> **DIRECTIVE**: Could you recast every line of the listing below as a Markdown table with the columns "Row" and "Listing line," skipping blank lines and leaving the pictures out?

> **SOURCE DATA**:
*****
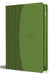 Biblia Reina Valera 1960 Tamaño Grande, Letra Grande Piel Verde Con Cremallera / Spanish Holy Bible Rvr 1960. Large Size, Large Print Green Leather wi by Reina Valera Revisada 1960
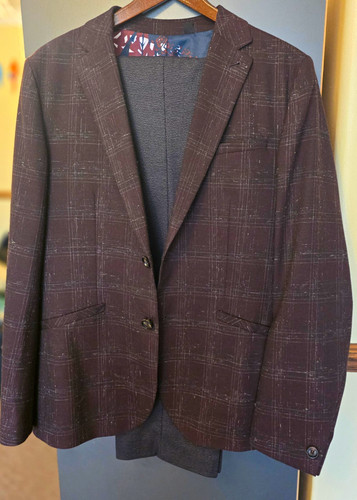 Ted baker luxed - fit, brown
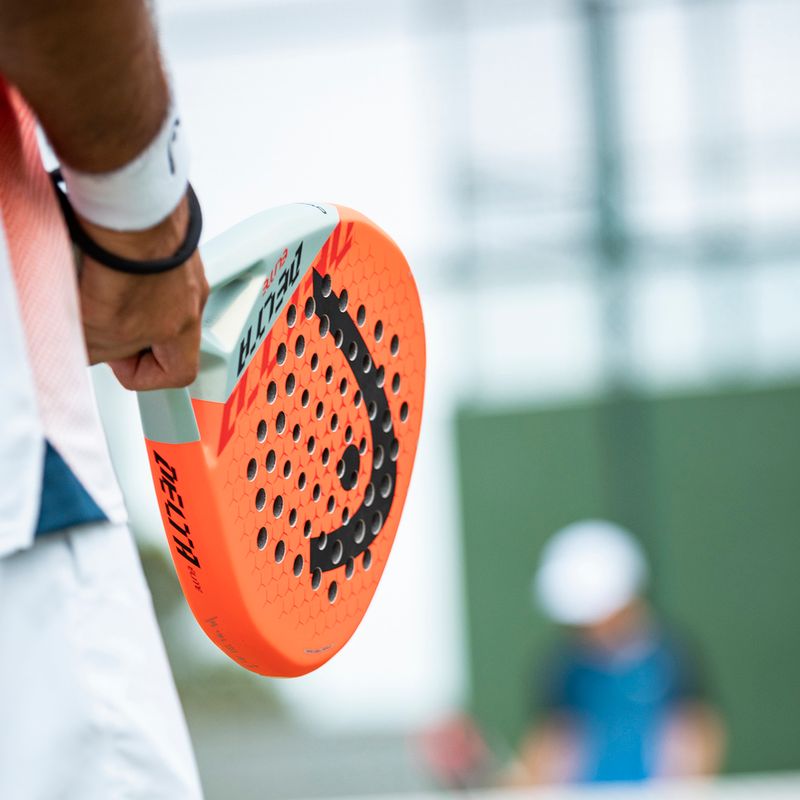 Pádlová raketa HEAD Delta Elite 2022 oranžová 228122 7
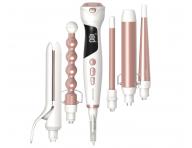 Wielofunkcyjna lok�wka do w�os�w Sencor 5in1 Curler & Straightener SHS 8700RS - bia�a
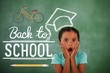 © vectorfusionart - Composite image of back to school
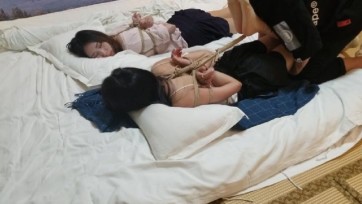 【奥特曼】乘务员和她的闺蜜极限驷马，互绑逃脱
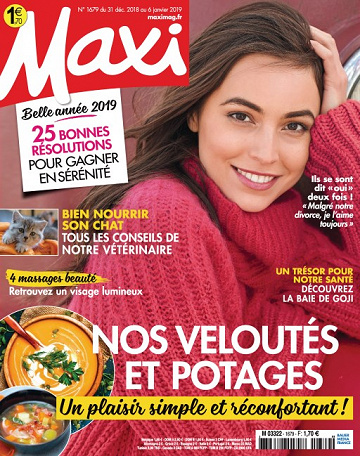 Maxi - 31 Décembre 2018
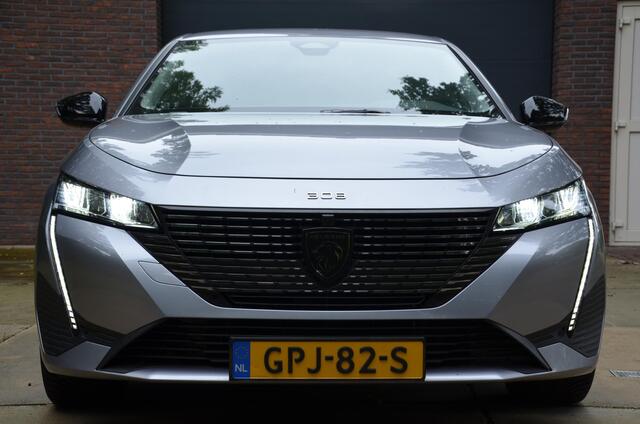 Peugeot 308 SW 1.2 Hybrid 136 e-DCS6 Allure Automaat/Navi/Pdc/Ecc/Achteruitrijcamera/Apple Carplay/Android Auto/Volledig digitaal instrumentenpaneel/Trekhaak/17-Inch Lmv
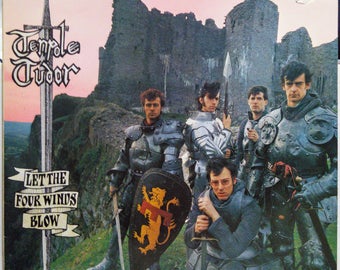 Tenpole Tudor Punk New Wave LP NM- UK Press Stiff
*****
> **OUTPUT FOR THIS EXERCISE**:
| Row | Listing line |
|---|---|
| 1 |  Biblia Reina Valera 1960 Tamaño Grande, Letra Grande Piel Verde Con Cremallera / Spanish Holy Bible Rvr 1960. Large Size, Large Print Green Leather wi by Reina Valera Revisada 1960 |
| 2 |  Ted baker luxed - fit, brown |
| 3 |  Pádlová raketa HEAD Delta Elite 2022 oranžová 228122 7 |
| 4 |  Wielofunkcyjna lok�wka do w�os�w Sencor 5in1 Curler & Straightener SHS 8700RS - bia�a |
| 5 |  © vectorfusionart - Composite image of back to school |
| 6 |  【奥特曼】乘务员和她的闺蜜极限驷马，互绑逃脱 |
| 7 |  Maxi - 31 Décembre 2018 |
| 8 |  Peugeot 308 SW 1.2 Hybrid 136 e-DCS6 Allure Automaat/Navi/Pdc/Ecc/Achteruitrijcamera/Apple Carplay/Android Auto/Volledig digitaal instrumentenpaneel/Trekhaak/17-Inch Lmv |
| 9 |  Tenpole Tudor Punk New Wave LP NM- UK Press Stiff |